Jakie zabiegi zapewnią nam znaczące efekty w czasie odchudzania? O uznanych metodach mówi nam Dr Piotr Sznelewski.
Wszystkie metody redukcji tkanki tłuszczowej powinny być wsparte limfodrenażem. Tylko wtedy efekt będzie zadawalający, a skóra gładka i elastyczna. W tym celu trzeba wykonać serię zabiegów, które są oddziaływaniem mechanicznym na zasadzie masażu. Ważne jest, aby były wykonywane w kolejności opisanej w zasadach limfodrenażu doktora Voddera. To duński lekarz, działający w latach 30. ubiegłego wieku, który wraz z żoną Estrid stworzył zasady limfodrenażu.
Jaka jest różnica pomiędzy zwykłym masażem typu sportowego, a limfodrenażem? W klasycznym masujemy zawsze w stronę serca, a w limfodrenażu otwieramy na początku istotne węzły chłonne – pachwiny, w dole kolanowym i dopiero potem masujemy w stronę serca. Masaż według Voddera to bardzo długa procedura, masażysta robi to przez dwie godziny. Masaż taki może też być wykonywany przy użyciu maszyn, ale istotne jest, że jeśli używamy urządzeń, to musimy pamiętać, że końcówka maszyny jest tylko przedłużeniem ręki fiozjoterapeuty. I to on musi wiedzieć, w jakiej sekwencji wykonywać ruchy. Sekwencja musi być oczywiście zgodna z zasadami limfodrenażu.

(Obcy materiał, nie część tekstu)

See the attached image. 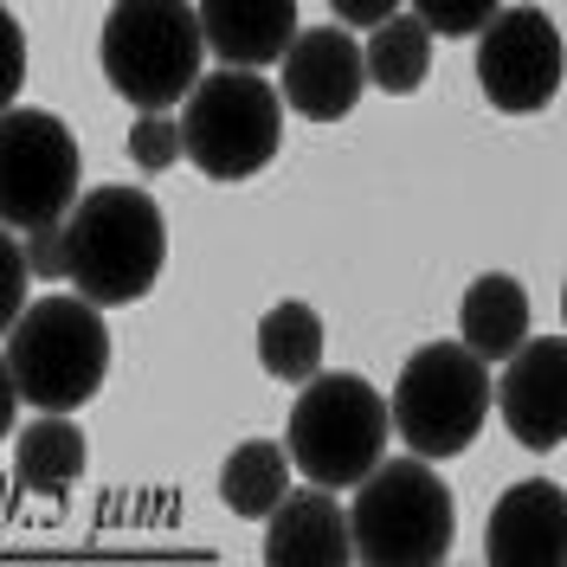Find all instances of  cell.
Here are the masks:
<instances>
[{"mask_svg": "<svg viewBox=\"0 0 567 567\" xmlns=\"http://www.w3.org/2000/svg\"><path fill=\"white\" fill-rule=\"evenodd\" d=\"M168 265V219L142 187H91L65 213V284L78 297L123 310L142 303Z\"/></svg>", "mask_w": 567, "mask_h": 567, "instance_id": "cell-1", "label": "cell"}, {"mask_svg": "<svg viewBox=\"0 0 567 567\" xmlns=\"http://www.w3.org/2000/svg\"><path fill=\"white\" fill-rule=\"evenodd\" d=\"M91 297H39L7 322V381L39 413L91 406L110 374V329Z\"/></svg>", "mask_w": 567, "mask_h": 567, "instance_id": "cell-2", "label": "cell"}, {"mask_svg": "<svg viewBox=\"0 0 567 567\" xmlns=\"http://www.w3.org/2000/svg\"><path fill=\"white\" fill-rule=\"evenodd\" d=\"M207 27H200V7L187 0H116L104 13V39H97V59L104 78L123 104L136 110H175L181 97H194V84L207 78Z\"/></svg>", "mask_w": 567, "mask_h": 567, "instance_id": "cell-3", "label": "cell"}, {"mask_svg": "<svg viewBox=\"0 0 567 567\" xmlns=\"http://www.w3.org/2000/svg\"><path fill=\"white\" fill-rule=\"evenodd\" d=\"M354 561L368 567H439L458 535V503L432 458H381L349 503Z\"/></svg>", "mask_w": 567, "mask_h": 567, "instance_id": "cell-4", "label": "cell"}, {"mask_svg": "<svg viewBox=\"0 0 567 567\" xmlns=\"http://www.w3.org/2000/svg\"><path fill=\"white\" fill-rule=\"evenodd\" d=\"M388 432H393V400L361 374H317L303 381L297 406H290V458L303 484L322 491H354L374 464L388 458Z\"/></svg>", "mask_w": 567, "mask_h": 567, "instance_id": "cell-5", "label": "cell"}, {"mask_svg": "<svg viewBox=\"0 0 567 567\" xmlns=\"http://www.w3.org/2000/svg\"><path fill=\"white\" fill-rule=\"evenodd\" d=\"M181 136H187V162L207 181L226 187L251 181L284 148V91L251 65H219L194 84L181 110Z\"/></svg>", "mask_w": 567, "mask_h": 567, "instance_id": "cell-6", "label": "cell"}, {"mask_svg": "<svg viewBox=\"0 0 567 567\" xmlns=\"http://www.w3.org/2000/svg\"><path fill=\"white\" fill-rule=\"evenodd\" d=\"M484 420H491V361L471 342H425L406 354L393 381V439H406V452L445 464L471 452Z\"/></svg>", "mask_w": 567, "mask_h": 567, "instance_id": "cell-7", "label": "cell"}, {"mask_svg": "<svg viewBox=\"0 0 567 567\" xmlns=\"http://www.w3.org/2000/svg\"><path fill=\"white\" fill-rule=\"evenodd\" d=\"M84 155L78 136L52 110L7 104L0 116V219L7 233H33V226H59L84 194Z\"/></svg>", "mask_w": 567, "mask_h": 567, "instance_id": "cell-8", "label": "cell"}, {"mask_svg": "<svg viewBox=\"0 0 567 567\" xmlns=\"http://www.w3.org/2000/svg\"><path fill=\"white\" fill-rule=\"evenodd\" d=\"M567 45L542 7H503L477 33V91L503 116H535L561 97Z\"/></svg>", "mask_w": 567, "mask_h": 567, "instance_id": "cell-9", "label": "cell"}, {"mask_svg": "<svg viewBox=\"0 0 567 567\" xmlns=\"http://www.w3.org/2000/svg\"><path fill=\"white\" fill-rule=\"evenodd\" d=\"M496 413L523 452H555L567 445V336H529L503 361L496 381Z\"/></svg>", "mask_w": 567, "mask_h": 567, "instance_id": "cell-10", "label": "cell"}, {"mask_svg": "<svg viewBox=\"0 0 567 567\" xmlns=\"http://www.w3.org/2000/svg\"><path fill=\"white\" fill-rule=\"evenodd\" d=\"M284 104L303 123H342L368 91V45H354L349 27H303L284 52Z\"/></svg>", "mask_w": 567, "mask_h": 567, "instance_id": "cell-11", "label": "cell"}, {"mask_svg": "<svg viewBox=\"0 0 567 567\" xmlns=\"http://www.w3.org/2000/svg\"><path fill=\"white\" fill-rule=\"evenodd\" d=\"M491 567H561L567 561V491L548 477H523L496 496L484 523Z\"/></svg>", "mask_w": 567, "mask_h": 567, "instance_id": "cell-12", "label": "cell"}, {"mask_svg": "<svg viewBox=\"0 0 567 567\" xmlns=\"http://www.w3.org/2000/svg\"><path fill=\"white\" fill-rule=\"evenodd\" d=\"M265 561L271 567H342L354 561V523L336 491H290L265 516Z\"/></svg>", "mask_w": 567, "mask_h": 567, "instance_id": "cell-13", "label": "cell"}, {"mask_svg": "<svg viewBox=\"0 0 567 567\" xmlns=\"http://www.w3.org/2000/svg\"><path fill=\"white\" fill-rule=\"evenodd\" d=\"M200 27L219 65H284V52L297 45V0H194Z\"/></svg>", "mask_w": 567, "mask_h": 567, "instance_id": "cell-14", "label": "cell"}, {"mask_svg": "<svg viewBox=\"0 0 567 567\" xmlns=\"http://www.w3.org/2000/svg\"><path fill=\"white\" fill-rule=\"evenodd\" d=\"M458 342H471L484 361H509L529 342V290L509 271H484L458 303Z\"/></svg>", "mask_w": 567, "mask_h": 567, "instance_id": "cell-15", "label": "cell"}, {"mask_svg": "<svg viewBox=\"0 0 567 567\" xmlns=\"http://www.w3.org/2000/svg\"><path fill=\"white\" fill-rule=\"evenodd\" d=\"M84 477V432L71 413H45L27 432H13V491L33 496H65Z\"/></svg>", "mask_w": 567, "mask_h": 567, "instance_id": "cell-16", "label": "cell"}, {"mask_svg": "<svg viewBox=\"0 0 567 567\" xmlns=\"http://www.w3.org/2000/svg\"><path fill=\"white\" fill-rule=\"evenodd\" d=\"M258 368L284 388H303L322 374V317L310 303L284 297L258 317Z\"/></svg>", "mask_w": 567, "mask_h": 567, "instance_id": "cell-17", "label": "cell"}, {"mask_svg": "<svg viewBox=\"0 0 567 567\" xmlns=\"http://www.w3.org/2000/svg\"><path fill=\"white\" fill-rule=\"evenodd\" d=\"M290 471H297L290 445H278V439H246L226 458V471H219V503L233 516H246V523H265L284 496H290Z\"/></svg>", "mask_w": 567, "mask_h": 567, "instance_id": "cell-18", "label": "cell"}, {"mask_svg": "<svg viewBox=\"0 0 567 567\" xmlns=\"http://www.w3.org/2000/svg\"><path fill=\"white\" fill-rule=\"evenodd\" d=\"M432 65V27L420 13H393L388 27L368 33V84L388 97H413Z\"/></svg>", "mask_w": 567, "mask_h": 567, "instance_id": "cell-19", "label": "cell"}, {"mask_svg": "<svg viewBox=\"0 0 567 567\" xmlns=\"http://www.w3.org/2000/svg\"><path fill=\"white\" fill-rule=\"evenodd\" d=\"M181 155H187V136H181V123L168 110H142L136 123H130V162H136L142 175L175 168Z\"/></svg>", "mask_w": 567, "mask_h": 567, "instance_id": "cell-20", "label": "cell"}, {"mask_svg": "<svg viewBox=\"0 0 567 567\" xmlns=\"http://www.w3.org/2000/svg\"><path fill=\"white\" fill-rule=\"evenodd\" d=\"M413 13L439 39H477L503 13V0H413Z\"/></svg>", "mask_w": 567, "mask_h": 567, "instance_id": "cell-21", "label": "cell"}, {"mask_svg": "<svg viewBox=\"0 0 567 567\" xmlns=\"http://www.w3.org/2000/svg\"><path fill=\"white\" fill-rule=\"evenodd\" d=\"M27 271L65 284V219H59V226H33V233H27Z\"/></svg>", "mask_w": 567, "mask_h": 567, "instance_id": "cell-22", "label": "cell"}, {"mask_svg": "<svg viewBox=\"0 0 567 567\" xmlns=\"http://www.w3.org/2000/svg\"><path fill=\"white\" fill-rule=\"evenodd\" d=\"M329 13L342 20V27H388L393 13H400V0H329Z\"/></svg>", "mask_w": 567, "mask_h": 567, "instance_id": "cell-23", "label": "cell"}, {"mask_svg": "<svg viewBox=\"0 0 567 567\" xmlns=\"http://www.w3.org/2000/svg\"><path fill=\"white\" fill-rule=\"evenodd\" d=\"M0 39H7V78H0V91L13 97V91H20V27H13V20H0Z\"/></svg>", "mask_w": 567, "mask_h": 567, "instance_id": "cell-24", "label": "cell"}, {"mask_svg": "<svg viewBox=\"0 0 567 567\" xmlns=\"http://www.w3.org/2000/svg\"><path fill=\"white\" fill-rule=\"evenodd\" d=\"M561 322H567V278H561Z\"/></svg>", "mask_w": 567, "mask_h": 567, "instance_id": "cell-25", "label": "cell"}]
</instances>
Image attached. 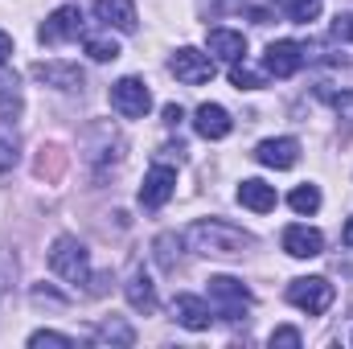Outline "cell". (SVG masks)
Here are the masks:
<instances>
[{"label": "cell", "instance_id": "52a82bcc", "mask_svg": "<svg viewBox=\"0 0 353 349\" xmlns=\"http://www.w3.org/2000/svg\"><path fill=\"white\" fill-rule=\"evenodd\" d=\"M169 70H173L185 87H201V83L214 79V58L201 54V50H193V46H181L173 58H169Z\"/></svg>", "mask_w": 353, "mask_h": 349}, {"label": "cell", "instance_id": "8fae6325", "mask_svg": "<svg viewBox=\"0 0 353 349\" xmlns=\"http://www.w3.org/2000/svg\"><path fill=\"white\" fill-rule=\"evenodd\" d=\"M193 128H197V136H205V140H226L230 128H234V119H230L226 107H218V103H201V107L193 111Z\"/></svg>", "mask_w": 353, "mask_h": 349}, {"label": "cell", "instance_id": "6da1fadb", "mask_svg": "<svg viewBox=\"0 0 353 349\" xmlns=\"http://www.w3.org/2000/svg\"><path fill=\"white\" fill-rule=\"evenodd\" d=\"M185 243H189V251H197L205 259H239V255H247V247H255V239L247 230H239V226H230L222 218L193 222L185 230Z\"/></svg>", "mask_w": 353, "mask_h": 349}, {"label": "cell", "instance_id": "7c38bea8", "mask_svg": "<svg viewBox=\"0 0 353 349\" xmlns=\"http://www.w3.org/2000/svg\"><path fill=\"white\" fill-rule=\"evenodd\" d=\"M283 251L292 255V259H316L321 251H325V235L321 230H312V226H288L283 230Z\"/></svg>", "mask_w": 353, "mask_h": 349}, {"label": "cell", "instance_id": "f546056e", "mask_svg": "<svg viewBox=\"0 0 353 349\" xmlns=\"http://www.w3.org/2000/svg\"><path fill=\"white\" fill-rule=\"evenodd\" d=\"M8 58H12V37H8V33L0 29V66H4Z\"/></svg>", "mask_w": 353, "mask_h": 349}, {"label": "cell", "instance_id": "8992f818", "mask_svg": "<svg viewBox=\"0 0 353 349\" xmlns=\"http://www.w3.org/2000/svg\"><path fill=\"white\" fill-rule=\"evenodd\" d=\"M111 107L123 115V119H144L148 115V107H152V94L144 87V79H119L115 87H111Z\"/></svg>", "mask_w": 353, "mask_h": 349}, {"label": "cell", "instance_id": "ba28073f", "mask_svg": "<svg viewBox=\"0 0 353 349\" xmlns=\"http://www.w3.org/2000/svg\"><path fill=\"white\" fill-rule=\"evenodd\" d=\"M304 46L300 41H271L267 46V54H263V62H267V74H275V79H292L300 66H304Z\"/></svg>", "mask_w": 353, "mask_h": 349}, {"label": "cell", "instance_id": "30bf717a", "mask_svg": "<svg viewBox=\"0 0 353 349\" xmlns=\"http://www.w3.org/2000/svg\"><path fill=\"white\" fill-rule=\"evenodd\" d=\"M173 317H176V325H185L189 333H205L214 325V308L201 296H189V292H181L173 300Z\"/></svg>", "mask_w": 353, "mask_h": 349}, {"label": "cell", "instance_id": "277c9868", "mask_svg": "<svg viewBox=\"0 0 353 349\" xmlns=\"http://www.w3.org/2000/svg\"><path fill=\"white\" fill-rule=\"evenodd\" d=\"M210 300H214L218 317H226V321H243L251 312V292L234 275H214L210 279Z\"/></svg>", "mask_w": 353, "mask_h": 349}, {"label": "cell", "instance_id": "484cf974", "mask_svg": "<svg viewBox=\"0 0 353 349\" xmlns=\"http://www.w3.org/2000/svg\"><path fill=\"white\" fill-rule=\"evenodd\" d=\"M271 346H283V349H300V346H304V337H300L296 329H288V325H283V329H275V333H271Z\"/></svg>", "mask_w": 353, "mask_h": 349}, {"label": "cell", "instance_id": "7a4b0ae2", "mask_svg": "<svg viewBox=\"0 0 353 349\" xmlns=\"http://www.w3.org/2000/svg\"><path fill=\"white\" fill-rule=\"evenodd\" d=\"M50 271L58 279H66V283H87V275H90L87 247L74 235H58L54 247H50Z\"/></svg>", "mask_w": 353, "mask_h": 349}, {"label": "cell", "instance_id": "4fadbf2b", "mask_svg": "<svg viewBox=\"0 0 353 349\" xmlns=\"http://www.w3.org/2000/svg\"><path fill=\"white\" fill-rule=\"evenodd\" d=\"M255 161L267 165V169H292V165L300 161V140H292V136L263 140V144L255 148Z\"/></svg>", "mask_w": 353, "mask_h": 349}, {"label": "cell", "instance_id": "7402d4cb", "mask_svg": "<svg viewBox=\"0 0 353 349\" xmlns=\"http://www.w3.org/2000/svg\"><path fill=\"white\" fill-rule=\"evenodd\" d=\"M230 83H234L239 90H259L267 79L259 74V70H251L247 62H230Z\"/></svg>", "mask_w": 353, "mask_h": 349}, {"label": "cell", "instance_id": "2e32d148", "mask_svg": "<svg viewBox=\"0 0 353 349\" xmlns=\"http://www.w3.org/2000/svg\"><path fill=\"white\" fill-rule=\"evenodd\" d=\"M205 46H210V58H222V62H243L247 58V37L234 33V29H210Z\"/></svg>", "mask_w": 353, "mask_h": 349}, {"label": "cell", "instance_id": "4dcf8cb0", "mask_svg": "<svg viewBox=\"0 0 353 349\" xmlns=\"http://www.w3.org/2000/svg\"><path fill=\"white\" fill-rule=\"evenodd\" d=\"M341 243H345V247H353V218L345 222V230H341Z\"/></svg>", "mask_w": 353, "mask_h": 349}, {"label": "cell", "instance_id": "f1b7e54d", "mask_svg": "<svg viewBox=\"0 0 353 349\" xmlns=\"http://www.w3.org/2000/svg\"><path fill=\"white\" fill-rule=\"evenodd\" d=\"M181 119H185V111H181L176 103H169V107H165V123H169V128H176Z\"/></svg>", "mask_w": 353, "mask_h": 349}, {"label": "cell", "instance_id": "d4e9b609", "mask_svg": "<svg viewBox=\"0 0 353 349\" xmlns=\"http://www.w3.org/2000/svg\"><path fill=\"white\" fill-rule=\"evenodd\" d=\"M329 33H333V41H353V12H337Z\"/></svg>", "mask_w": 353, "mask_h": 349}, {"label": "cell", "instance_id": "603a6c76", "mask_svg": "<svg viewBox=\"0 0 353 349\" xmlns=\"http://www.w3.org/2000/svg\"><path fill=\"white\" fill-rule=\"evenodd\" d=\"M83 41H87V54L94 62H115L119 58V46L111 37H83Z\"/></svg>", "mask_w": 353, "mask_h": 349}, {"label": "cell", "instance_id": "5bb4252c", "mask_svg": "<svg viewBox=\"0 0 353 349\" xmlns=\"http://www.w3.org/2000/svg\"><path fill=\"white\" fill-rule=\"evenodd\" d=\"M94 17L107 29H119V33H136V25H140L132 0H94Z\"/></svg>", "mask_w": 353, "mask_h": 349}, {"label": "cell", "instance_id": "9c48e42d", "mask_svg": "<svg viewBox=\"0 0 353 349\" xmlns=\"http://www.w3.org/2000/svg\"><path fill=\"white\" fill-rule=\"evenodd\" d=\"M173 189H176V169L152 165V169L144 173V185H140V206L157 210V206H165V201L173 197Z\"/></svg>", "mask_w": 353, "mask_h": 349}, {"label": "cell", "instance_id": "44dd1931", "mask_svg": "<svg viewBox=\"0 0 353 349\" xmlns=\"http://www.w3.org/2000/svg\"><path fill=\"white\" fill-rule=\"evenodd\" d=\"M94 341H103V346H107V341H115V346H132V341H136V333H132L123 321H107V325H99V329H94Z\"/></svg>", "mask_w": 353, "mask_h": 349}, {"label": "cell", "instance_id": "9a60e30c", "mask_svg": "<svg viewBox=\"0 0 353 349\" xmlns=\"http://www.w3.org/2000/svg\"><path fill=\"white\" fill-rule=\"evenodd\" d=\"M33 74L46 83V87H58V90H79L83 87V70L74 62H37Z\"/></svg>", "mask_w": 353, "mask_h": 349}, {"label": "cell", "instance_id": "83f0119b", "mask_svg": "<svg viewBox=\"0 0 353 349\" xmlns=\"http://www.w3.org/2000/svg\"><path fill=\"white\" fill-rule=\"evenodd\" d=\"M12 165H17V148L8 140H0V173H8Z\"/></svg>", "mask_w": 353, "mask_h": 349}, {"label": "cell", "instance_id": "ffe728a7", "mask_svg": "<svg viewBox=\"0 0 353 349\" xmlns=\"http://www.w3.org/2000/svg\"><path fill=\"white\" fill-rule=\"evenodd\" d=\"M283 17L296 25H308L321 17V0H283Z\"/></svg>", "mask_w": 353, "mask_h": 349}, {"label": "cell", "instance_id": "cb8c5ba5", "mask_svg": "<svg viewBox=\"0 0 353 349\" xmlns=\"http://www.w3.org/2000/svg\"><path fill=\"white\" fill-rule=\"evenodd\" d=\"M29 346H33V349H41V346H62V349H70V346H74V337H66V333H54V329H37V333L29 337Z\"/></svg>", "mask_w": 353, "mask_h": 349}, {"label": "cell", "instance_id": "4316f807", "mask_svg": "<svg viewBox=\"0 0 353 349\" xmlns=\"http://www.w3.org/2000/svg\"><path fill=\"white\" fill-rule=\"evenodd\" d=\"M173 247H176L173 235H161L157 239V259H161V267H169V271H173Z\"/></svg>", "mask_w": 353, "mask_h": 349}, {"label": "cell", "instance_id": "3957f363", "mask_svg": "<svg viewBox=\"0 0 353 349\" xmlns=\"http://www.w3.org/2000/svg\"><path fill=\"white\" fill-rule=\"evenodd\" d=\"M333 283L325 279V275H304V279H292L288 283V304H296L300 312H308V317H321V312H329V304H333Z\"/></svg>", "mask_w": 353, "mask_h": 349}, {"label": "cell", "instance_id": "5b68a950", "mask_svg": "<svg viewBox=\"0 0 353 349\" xmlns=\"http://www.w3.org/2000/svg\"><path fill=\"white\" fill-rule=\"evenodd\" d=\"M37 37H41L46 46L79 41V37H83V8H79V4H62V8H54V12H50V17L41 21Z\"/></svg>", "mask_w": 353, "mask_h": 349}, {"label": "cell", "instance_id": "d6986e66", "mask_svg": "<svg viewBox=\"0 0 353 349\" xmlns=\"http://www.w3.org/2000/svg\"><path fill=\"white\" fill-rule=\"evenodd\" d=\"M288 206H292L296 214H316V210H321V189H316V185H296L292 197H288Z\"/></svg>", "mask_w": 353, "mask_h": 349}, {"label": "cell", "instance_id": "e0dca14e", "mask_svg": "<svg viewBox=\"0 0 353 349\" xmlns=\"http://www.w3.org/2000/svg\"><path fill=\"white\" fill-rule=\"evenodd\" d=\"M123 292H128V304H132L136 312H157V288H152V279L144 275V267H136V271L128 275Z\"/></svg>", "mask_w": 353, "mask_h": 349}, {"label": "cell", "instance_id": "ac0fdd59", "mask_svg": "<svg viewBox=\"0 0 353 349\" xmlns=\"http://www.w3.org/2000/svg\"><path fill=\"white\" fill-rule=\"evenodd\" d=\"M239 201H243L247 210H255V214H271L279 197H275V185H267V181H259V177H251V181L239 185Z\"/></svg>", "mask_w": 353, "mask_h": 349}]
</instances>
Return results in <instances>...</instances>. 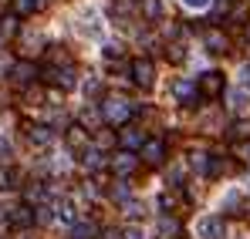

Klasyczną metodą, służącą do tego typu masażu jest znana od dawna endermologia. Najnowszą jej wersją jest urządzenie posiadające głowicę z rolkami – icoone. Dodatkowo, na rolkach, które masują skórę znajduje się zespół mikrootworów, które potęgują masaż, zasysając skórę. Icoone można stosować także na twarz, bo daje znakomity efekt. To urządzenie powinno być bardzo popularne właśnie w SPA i w gabinetach kosmetycznych, gdy chcemy szybko poprawić kondycję skóry, by świetnie wyglądać na imprezie. A dodatkowo jest to niesłychanie przyjemny zabieg, sam testowałem to urządzenie i miło je wspominam.
Inne interesujące urządzenia to te, które w końcówce roboczej, poza zasysaniem mają np. emiter światła podczerwonego (vela shape), lub elektrody emitujące fale elektromagnetyczne o częstotliwościach fal radiowych (viora reaction).
Oddzielną grupę urządzeń do limfodrenażu, które nie wymagają pracy operatora stanowią urządzenia, które mają specjalny skafander z systemem komór, które są napełniane w sposób sekwencyjny i wykonują pełną procedurę limfodrenażu dr. Voddera w sposób automatyczny. Tu należy zwrócić uwagę, że urządzenie takie musi mieć system overlapingu, czyli komory masujące muszą nachodzić na siebie. Aby masaż był skuteczny, skafander powinien mieć co najmniej 12, a najlepiej 24 niezależne komory, dobrym przykładem jest boa max z firmy Metrum CryoFlex.